### 本文抜粋
-=-=-

そこで今回の記事では、発達障がいの二次障害について一緒に考えていきましょう。また、発症のメカニズムや症状、親や学校の対応法などについて解説します。
発達障がいによって生まれる二次障害とは?
自閉症スペクトラム障がい(ASD)やADHD(注意欠陥多動性障がい)、学習障害(LD)といった発達障がいは、先天的な脳の働きの偏りで出現すると考えられています。
発達障がいの特性は、たとえば、ADHDの場合、不注意・多動性・衝動性などの言動が顕著に現れるものです。
一方で、二次障害とは、発達障がいによる生きづらさがありながらも、周囲の支援やサポートが受けられなかった、生活しづらい環境に囲まれて成長した、といった原因によって、精神疾患や社会的に問題行動を起こすことです。
発達障がいとちがって、二次障害という医学的な診断名があるわけではありません。診断が付く場合は、うつ病や統合失調症などの精神障害、不登校や引きこもりといった社会的に問題とされる状態で呼ばれています。
なお、二次障害の現れ方は、人それぞれです。強く現れる人もいれば、まったく二次障害がない人もいるなど、個別にきめ細かい対応を考えなければいけない問題だといえるでしょう。
なぜ発達障がいの二次障害は起きるのか
発達障がいの二次障害が起きる原因として考えられているのは、家庭をはじめ学校や職場での環境が発達障がいのこどもと合わないまま過ごさなければならないためといわれています。
言葉によるコミュニケーションが苦手だったり、場の空気を読み取るのが困難だったり、といった発達障がいの特性は、周囲の人たちからひと目でわかるものではありません。定型発達のこどもと同じように話していると、何か違和感を感じる、急に集中力がなくなったり、相手のことを考えずに言いたいことばかり話している、など、対人関係においてネガティブに捉えられる特徴を現してしまいます。
単に「変わった人」と片付けられて、いじめの対象になったりするケースも少なくありません。
そのため、学校や職場で孤立して居場所がなくなったり、勉強や仕事だからと我慢して周りに合わそうと頑張るあまり、大きなストレスから精神障害や不登校、引きこもりなどに発展していくケースが多く見られます。

-=-=-

### 資料一覧
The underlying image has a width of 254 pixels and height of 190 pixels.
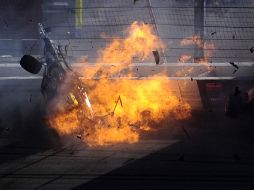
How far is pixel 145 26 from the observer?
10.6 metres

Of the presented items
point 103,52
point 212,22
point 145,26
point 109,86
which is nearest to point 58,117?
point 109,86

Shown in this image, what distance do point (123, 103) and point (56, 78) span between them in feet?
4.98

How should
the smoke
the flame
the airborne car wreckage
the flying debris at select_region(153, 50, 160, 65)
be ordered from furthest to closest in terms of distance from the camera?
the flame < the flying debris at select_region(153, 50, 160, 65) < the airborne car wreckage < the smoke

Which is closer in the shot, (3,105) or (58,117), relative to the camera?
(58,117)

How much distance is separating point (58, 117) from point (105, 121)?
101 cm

-=-=-

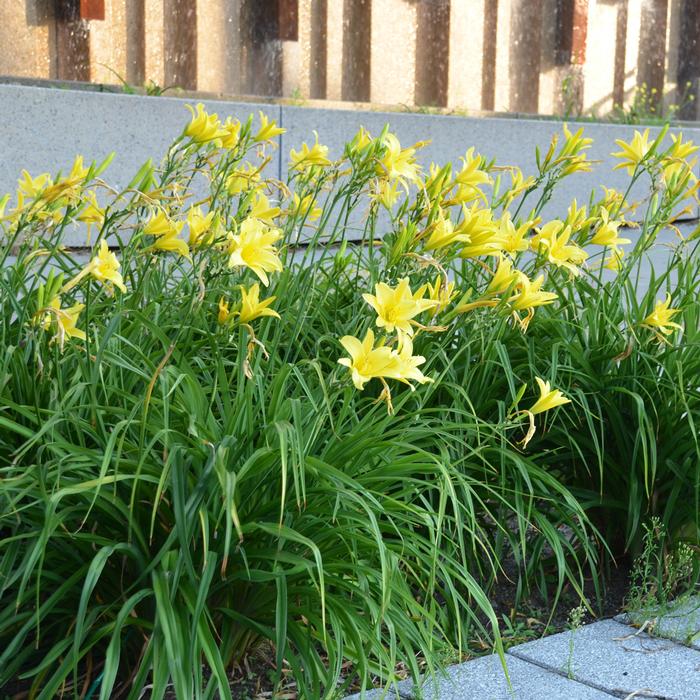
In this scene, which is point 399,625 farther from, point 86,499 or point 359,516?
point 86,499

-=-=-

### 課題
1 > 本文抜粋の「なぜ発達障がいの二次障害は起きるのか」から下へ「いくケースが多く見られます。」までのすべてを、一字も変えずに出力せよ。
2 > 次の(a)～(c)が本文抜粋の内容と合っているかを、それぞれ「はい」か「いいえ」で答えよ。判断の根拠となる本文抜粋の言葉も、そのまま引用して添えること。
(a) 二次障害には医学的な診断名がある。
(b) 発達障がいは、先天的な脳の働きの偏りで出現すると考えられている。
(c) 二次障害は、だれにでも同じように現れる。
3 > 本文抜粋で名前が挙げられている発達障がいを、すべて書き出せ。

### 解答
1 >
なぜ発達障がいの二次障害は起きるのか
発達障がいの二次障害が起きる原因として考えられているのは、家庭をはじめ学校や職場での環境が発達障がいのこどもと合わないまま過ごさなければならないためといわれています。
言葉によるコミュニケーションが苦手だったり、場の空気を読み取るのが困難だったり、といった発達障がいの特性は、周囲の人たちからひと目でわかるものではありません。定型発達のこどもと同じように話していると、何か違和感を感じる、急に集中力がなくなったり、相手のことを考えずに言いたいことばかり話している、など、対人関係においてネガティブに捉えられる特徴を現してしまいます。
単に「変わった人」と片付けられて、いじめの対象になったりするケースも少なくありません。
そのため、学校や職場で孤立して居場所がなくなったり、勉強や仕事だからと我慢して周りに合わそうと頑張るあまり、大きなストレスから精神障害や不登校、引きこもりなどに発展していくケースが多く見られます。

2 >
(a) いいえ。「二次障害という医学的な診断名があるわけではありません」
(b) はい。「先天的な脳の働きの偏りで出現すると考えられています」
(c) いいえ。「強く現れる人もいれば、まったく二次障害がない人もいる」

3 >
自閉症スペクトラム障がい(ASD)
ADHD(注意欠陥多動性障がい)
学習障害(LD)